▶ _Task brief_:
Transcribe the lines exactly, beginning with the one that contains "Rank the following" and ending with the final line of the records. Do not transcribe pictures.

'''

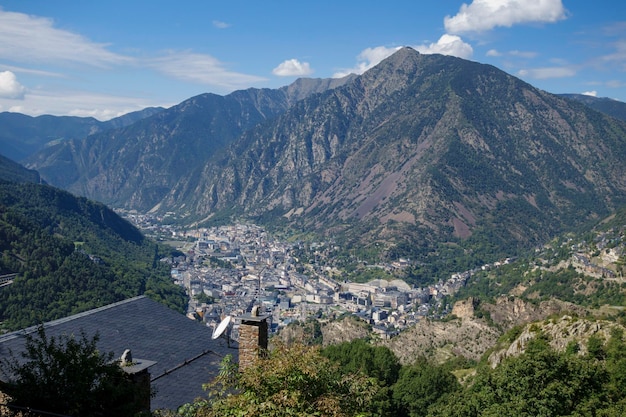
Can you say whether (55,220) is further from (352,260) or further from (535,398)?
(535,398)

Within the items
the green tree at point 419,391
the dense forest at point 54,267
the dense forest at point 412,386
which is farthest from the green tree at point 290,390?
the dense forest at point 54,267

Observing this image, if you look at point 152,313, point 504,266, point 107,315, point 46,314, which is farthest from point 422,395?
point 504,266

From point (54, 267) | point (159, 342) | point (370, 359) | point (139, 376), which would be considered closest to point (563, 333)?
point (370, 359)

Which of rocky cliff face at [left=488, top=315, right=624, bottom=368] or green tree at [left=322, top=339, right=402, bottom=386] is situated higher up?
rocky cliff face at [left=488, top=315, right=624, bottom=368]

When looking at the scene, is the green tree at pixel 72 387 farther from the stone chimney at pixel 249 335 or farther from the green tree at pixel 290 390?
the stone chimney at pixel 249 335

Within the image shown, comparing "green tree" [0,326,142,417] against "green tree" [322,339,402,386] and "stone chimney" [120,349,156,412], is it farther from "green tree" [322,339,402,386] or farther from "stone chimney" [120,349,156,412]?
"green tree" [322,339,402,386]

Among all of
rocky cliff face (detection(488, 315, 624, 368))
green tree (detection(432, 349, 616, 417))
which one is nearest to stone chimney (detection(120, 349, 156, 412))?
green tree (detection(432, 349, 616, 417))
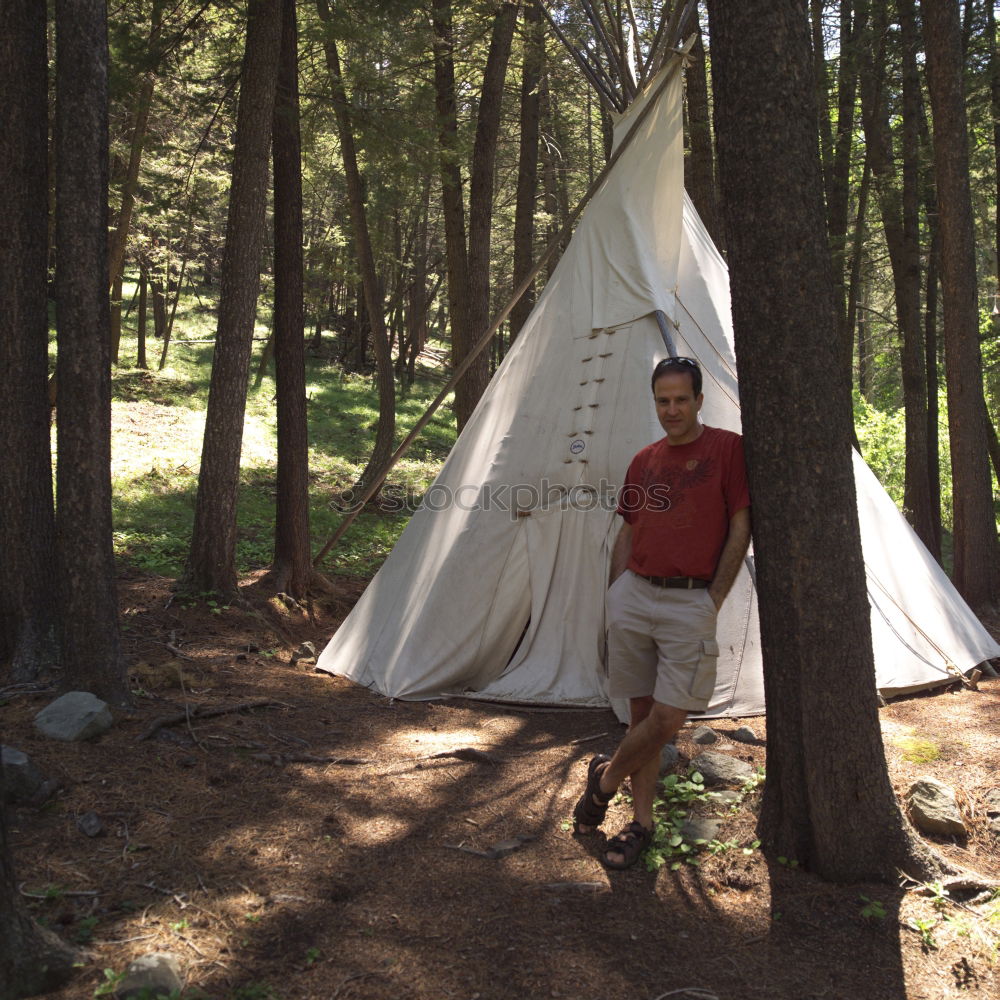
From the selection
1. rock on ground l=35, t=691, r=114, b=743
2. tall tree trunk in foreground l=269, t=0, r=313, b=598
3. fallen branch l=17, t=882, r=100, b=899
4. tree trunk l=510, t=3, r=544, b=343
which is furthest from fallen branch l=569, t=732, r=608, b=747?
tree trunk l=510, t=3, r=544, b=343

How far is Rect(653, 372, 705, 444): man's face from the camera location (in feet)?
10.9

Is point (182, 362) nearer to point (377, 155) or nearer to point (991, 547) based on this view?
point (377, 155)

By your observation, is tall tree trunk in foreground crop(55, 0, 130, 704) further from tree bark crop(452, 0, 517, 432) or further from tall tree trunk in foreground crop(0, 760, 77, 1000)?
tree bark crop(452, 0, 517, 432)

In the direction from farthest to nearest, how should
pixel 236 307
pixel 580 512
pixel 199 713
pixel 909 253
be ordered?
pixel 909 253 < pixel 236 307 < pixel 580 512 < pixel 199 713

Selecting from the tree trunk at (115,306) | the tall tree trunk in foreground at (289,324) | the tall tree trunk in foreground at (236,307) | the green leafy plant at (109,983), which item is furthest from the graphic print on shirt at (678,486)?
the tree trunk at (115,306)

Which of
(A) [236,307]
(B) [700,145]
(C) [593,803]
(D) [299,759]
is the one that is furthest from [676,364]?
(B) [700,145]

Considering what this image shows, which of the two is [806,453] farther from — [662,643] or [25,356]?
[25,356]

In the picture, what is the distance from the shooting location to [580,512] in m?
6.00

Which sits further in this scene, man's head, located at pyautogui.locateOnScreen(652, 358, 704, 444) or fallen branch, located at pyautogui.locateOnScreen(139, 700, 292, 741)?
fallen branch, located at pyautogui.locateOnScreen(139, 700, 292, 741)

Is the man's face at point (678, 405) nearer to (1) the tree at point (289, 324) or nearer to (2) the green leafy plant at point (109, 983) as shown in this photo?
(2) the green leafy plant at point (109, 983)

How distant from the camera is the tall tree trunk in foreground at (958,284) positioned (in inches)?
293

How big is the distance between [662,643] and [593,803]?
0.80m

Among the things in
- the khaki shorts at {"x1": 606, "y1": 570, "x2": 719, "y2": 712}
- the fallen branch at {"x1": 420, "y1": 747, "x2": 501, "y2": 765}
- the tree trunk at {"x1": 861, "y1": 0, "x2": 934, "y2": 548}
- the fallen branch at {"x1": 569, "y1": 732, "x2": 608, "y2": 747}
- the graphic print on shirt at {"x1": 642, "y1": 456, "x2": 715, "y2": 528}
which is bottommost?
the fallen branch at {"x1": 569, "y1": 732, "x2": 608, "y2": 747}

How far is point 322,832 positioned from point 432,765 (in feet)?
3.21
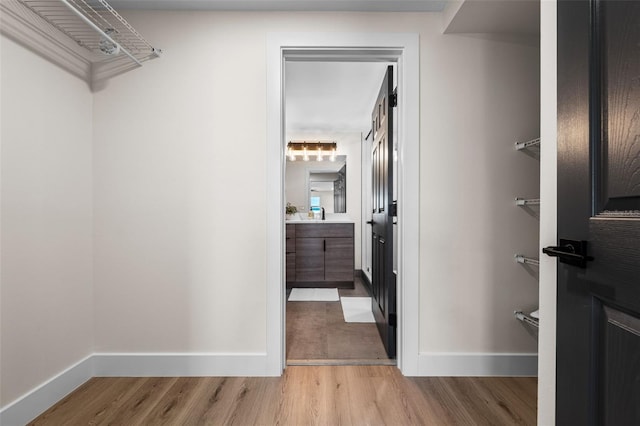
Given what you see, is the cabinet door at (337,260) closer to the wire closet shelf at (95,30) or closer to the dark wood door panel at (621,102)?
the wire closet shelf at (95,30)

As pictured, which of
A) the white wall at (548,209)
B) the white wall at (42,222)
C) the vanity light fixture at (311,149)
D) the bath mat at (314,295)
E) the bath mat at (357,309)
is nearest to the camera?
the white wall at (548,209)

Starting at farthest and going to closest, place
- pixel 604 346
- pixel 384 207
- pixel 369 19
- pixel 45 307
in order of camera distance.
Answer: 1. pixel 384 207
2. pixel 369 19
3. pixel 45 307
4. pixel 604 346

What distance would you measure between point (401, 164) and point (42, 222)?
1.95m

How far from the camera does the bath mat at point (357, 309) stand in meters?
2.96

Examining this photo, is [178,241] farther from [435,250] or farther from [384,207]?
[435,250]

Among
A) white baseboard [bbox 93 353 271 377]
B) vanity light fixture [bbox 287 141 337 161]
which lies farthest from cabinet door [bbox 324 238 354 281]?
white baseboard [bbox 93 353 271 377]

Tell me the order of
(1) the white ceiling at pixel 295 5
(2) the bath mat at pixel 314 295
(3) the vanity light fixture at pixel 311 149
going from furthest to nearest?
(3) the vanity light fixture at pixel 311 149 < (2) the bath mat at pixel 314 295 < (1) the white ceiling at pixel 295 5

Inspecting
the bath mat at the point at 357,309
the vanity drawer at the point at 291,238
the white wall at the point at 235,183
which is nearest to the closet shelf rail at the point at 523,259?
the white wall at the point at 235,183

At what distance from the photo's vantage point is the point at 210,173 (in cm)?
192

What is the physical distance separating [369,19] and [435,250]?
1456 mm

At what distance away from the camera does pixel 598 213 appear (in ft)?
2.56

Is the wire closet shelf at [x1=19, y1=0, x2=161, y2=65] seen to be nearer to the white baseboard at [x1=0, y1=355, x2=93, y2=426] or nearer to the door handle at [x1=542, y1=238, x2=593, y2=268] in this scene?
the white baseboard at [x1=0, y1=355, x2=93, y2=426]

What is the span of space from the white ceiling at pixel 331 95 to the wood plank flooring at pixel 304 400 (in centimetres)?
243

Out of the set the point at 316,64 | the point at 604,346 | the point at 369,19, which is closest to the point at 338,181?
the point at 316,64
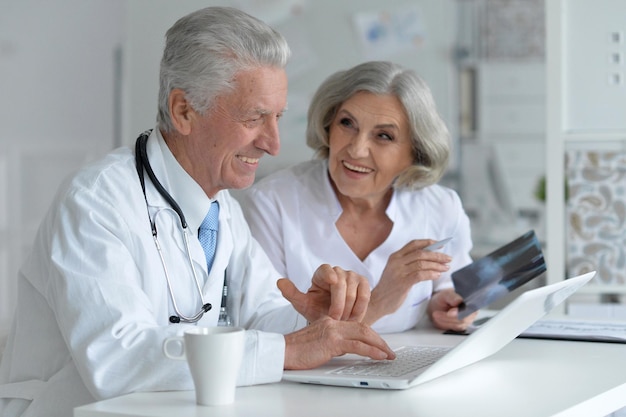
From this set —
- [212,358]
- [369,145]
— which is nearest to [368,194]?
[369,145]

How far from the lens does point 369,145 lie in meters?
2.00

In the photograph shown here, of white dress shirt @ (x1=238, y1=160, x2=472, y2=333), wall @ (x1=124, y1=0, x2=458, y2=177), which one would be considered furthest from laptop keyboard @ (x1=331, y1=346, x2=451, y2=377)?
wall @ (x1=124, y1=0, x2=458, y2=177)

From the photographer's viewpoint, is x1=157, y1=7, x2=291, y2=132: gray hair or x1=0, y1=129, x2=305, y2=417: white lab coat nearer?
x1=0, y1=129, x2=305, y2=417: white lab coat

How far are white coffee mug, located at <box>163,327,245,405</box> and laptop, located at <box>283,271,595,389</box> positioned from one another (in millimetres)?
175

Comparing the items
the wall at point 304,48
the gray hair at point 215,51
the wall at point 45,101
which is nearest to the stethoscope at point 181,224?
the gray hair at point 215,51

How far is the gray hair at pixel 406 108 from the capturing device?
201 cm

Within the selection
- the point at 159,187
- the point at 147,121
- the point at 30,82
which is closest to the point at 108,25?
the point at 30,82

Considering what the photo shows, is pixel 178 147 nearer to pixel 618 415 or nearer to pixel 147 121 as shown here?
pixel 618 415

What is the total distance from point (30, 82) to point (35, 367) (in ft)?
13.8

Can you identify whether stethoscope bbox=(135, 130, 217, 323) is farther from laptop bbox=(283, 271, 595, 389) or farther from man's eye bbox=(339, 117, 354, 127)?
man's eye bbox=(339, 117, 354, 127)

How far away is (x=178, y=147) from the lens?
155cm

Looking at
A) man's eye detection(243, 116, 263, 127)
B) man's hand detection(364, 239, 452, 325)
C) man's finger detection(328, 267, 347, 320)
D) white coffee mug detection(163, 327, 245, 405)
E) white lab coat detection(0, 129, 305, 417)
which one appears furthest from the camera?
man's hand detection(364, 239, 452, 325)

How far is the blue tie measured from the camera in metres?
1.56

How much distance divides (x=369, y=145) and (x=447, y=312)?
410 millimetres
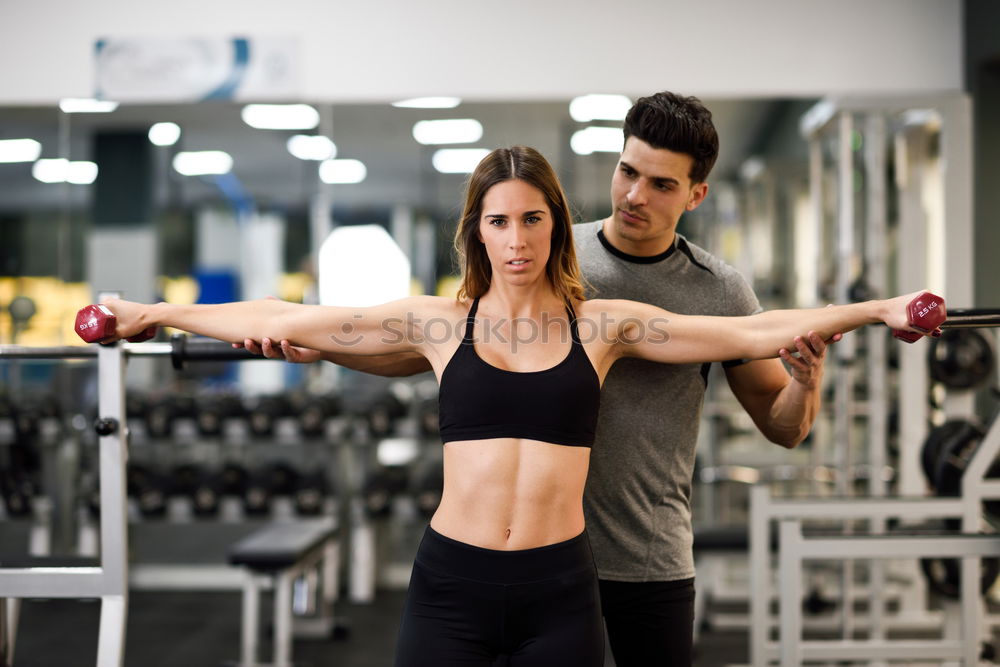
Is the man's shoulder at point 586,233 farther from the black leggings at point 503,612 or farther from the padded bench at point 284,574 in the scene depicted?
the padded bench at point 284,574

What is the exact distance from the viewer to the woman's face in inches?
51.5

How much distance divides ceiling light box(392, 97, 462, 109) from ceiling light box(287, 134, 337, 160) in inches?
18.7

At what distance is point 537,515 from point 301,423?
3.39 metres

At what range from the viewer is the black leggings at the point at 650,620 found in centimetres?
148

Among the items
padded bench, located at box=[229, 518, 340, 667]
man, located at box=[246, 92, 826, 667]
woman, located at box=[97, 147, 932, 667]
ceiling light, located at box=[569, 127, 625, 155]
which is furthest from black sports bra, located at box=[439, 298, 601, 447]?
ceiling light, located at box=[569, 127, 625, 155]

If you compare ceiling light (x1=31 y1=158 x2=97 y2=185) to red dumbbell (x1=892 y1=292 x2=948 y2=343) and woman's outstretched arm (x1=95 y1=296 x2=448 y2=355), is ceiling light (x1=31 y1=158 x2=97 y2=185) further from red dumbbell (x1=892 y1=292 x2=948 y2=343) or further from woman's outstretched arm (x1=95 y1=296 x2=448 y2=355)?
red dumbbell (x1=892 y1=292 x2=948 y2=343)

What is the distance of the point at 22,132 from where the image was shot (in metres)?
4.73

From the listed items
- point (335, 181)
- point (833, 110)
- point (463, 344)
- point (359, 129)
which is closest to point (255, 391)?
point (335, 181)

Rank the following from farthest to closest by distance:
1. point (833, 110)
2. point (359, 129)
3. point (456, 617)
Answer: point (359, 129), point (833, 110), point (456, 617)

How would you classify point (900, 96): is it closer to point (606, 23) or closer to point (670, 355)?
point (606, 23)

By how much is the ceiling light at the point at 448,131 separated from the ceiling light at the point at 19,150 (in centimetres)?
206

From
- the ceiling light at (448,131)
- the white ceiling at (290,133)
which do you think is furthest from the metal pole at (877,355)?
the ceiling light at (448,131)

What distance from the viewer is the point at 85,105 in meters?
4.55

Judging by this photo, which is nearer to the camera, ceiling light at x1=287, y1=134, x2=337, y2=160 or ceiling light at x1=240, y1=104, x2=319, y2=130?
ceiling light at x1=240, y1=104, x2=319, y2=130
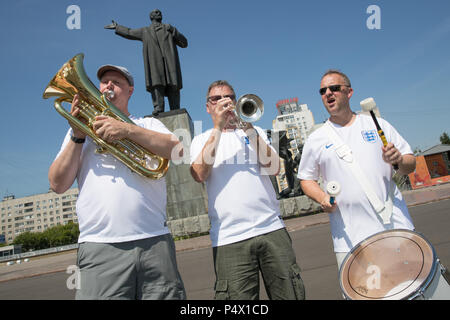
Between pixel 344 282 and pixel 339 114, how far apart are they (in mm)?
1307

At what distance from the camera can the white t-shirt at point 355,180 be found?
2.10 m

'''

▶ _Right answer_:
Rank the following from farthest to closest by distance:
1. point (833, 110)
2. point (359, 129)
3. point (456, 617)
Answer: point (359, 129), point (833, 110), point (456, 617)

How would you classify point (900, 96): is it closer to point (606, 23) or closer to point (670, 355)?
point (606, 23)

By how much is the ceiling light at the point at 448,131 separated from the ceiling light at the point at 19,150 (in centimetres)?
206

From
- the ceiling light at (448,131)
- the white ceiling at (290,133)
which do you think is furthest from the metal pole at (877,355)?
the ceiling light at (448,131)

What distance from the viewer is the point at 85,105 in meters?
4.55

Judging by this photo, which is nearer to the camera, ceiling light at x1=287, y1=134, x2=337, y2=160 or ceiling light at x1=240, y1=104, x2=319, y2=130?
ceiling light at x1=240, y1=104, x2=319, y2=130
Between pixel 344 282 and pixel 339 114, how far apart are they (in mm)?
1307

At what distance from the camera can the white t-shirt at point 355,180 be found?
2.10 m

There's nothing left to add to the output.